Interestingly, there was no evidence of rebleeding from ruptured aneurysms while placed on dual antiplatelet agents in this study (including for SAC and PED cohorts). Safety of dual antiplatelet regimens in acute SAH is still a controversial topic as it may increase the risk of bleeding; however, new evidence has supported the safety of this therapy in this setting. A recent study performed by Nagahama et al. found that the use of dual antiplatelet therapy was not associated with increased risk of hemorrhagic complications in patients with aneurysmal SAH and that there was a significantly lower risk of clinical vasospasm and delayed cerebral ischemia.27
As the last point to remark, aneurysms in the PComA segment were predominantly found in the female gender (85.7%). Previous case series have suggested that there are gender differences in brain aneurysm location. A study performed by Ghods et al. found that women harbored aneurysms more frequently at the ICA, particularly at the PComA segment, in contrast to men who presented aneurysms more commonly at the anterior cerebral artery.28 The lack of endothelial protection by the decline in estrogen at locations of hemodynamic stress may explain why females are more prone to aneurysms at the ICA.28
Limitations
We acknowledge that our study is limited by its retrospective nature with all the inherent bias of this study design.
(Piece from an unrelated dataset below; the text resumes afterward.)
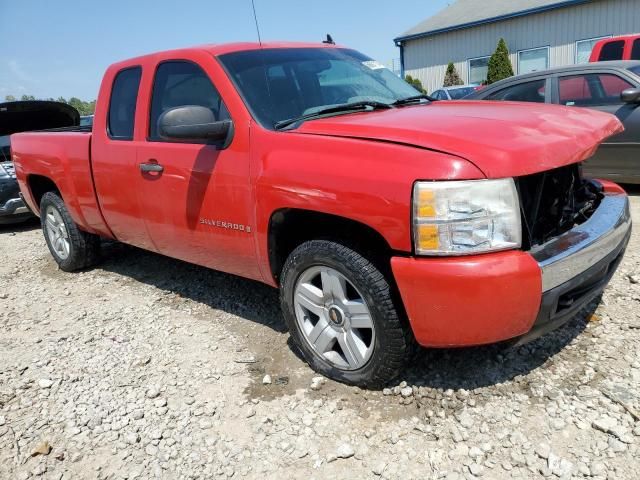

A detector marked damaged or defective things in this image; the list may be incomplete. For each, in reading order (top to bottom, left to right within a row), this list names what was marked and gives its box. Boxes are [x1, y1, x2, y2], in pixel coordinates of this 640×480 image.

damaged front grille area [516, 163, 604, 249]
While it is the largest study of its kind, it is comprised of a small sample size which diminishes the power to detect differences between groups. Discrepancies in the number of cases in each group, smoking status, aneurysm size, previous treatment (coiling), presence of fetal PComA and the length of follow-up can also be noted. Follow-up was significantly longer in the SAC cohort compared to the PED group. Longer follow-up periods in the PED group may show improved angiographic occlusion as one of the mechanisms of action of flow diverter therapies is the endothelialization of the device struts which occurs in a delayed fashion, and thus further studies with longer follow-up are warranted.
Conclusion
SAC and flow diversion therapy with the PED were equally effective in the treatment of communicating segment aneurysms of the ICA. There were no significant differences in terms of procedural complications and angiographic and functional outcomes.
Funding
This research received no specific grant from any funding agency in the public, commercial, or not-for-profit sectors.
Conflict of interest
Luis C Ascanio and Georgios A Maragkos have received a Medtronic Research Fellowship support grant. The rest of the authors have no potential conflicts of interest with respect to the research, authorship, and/or publication of this article.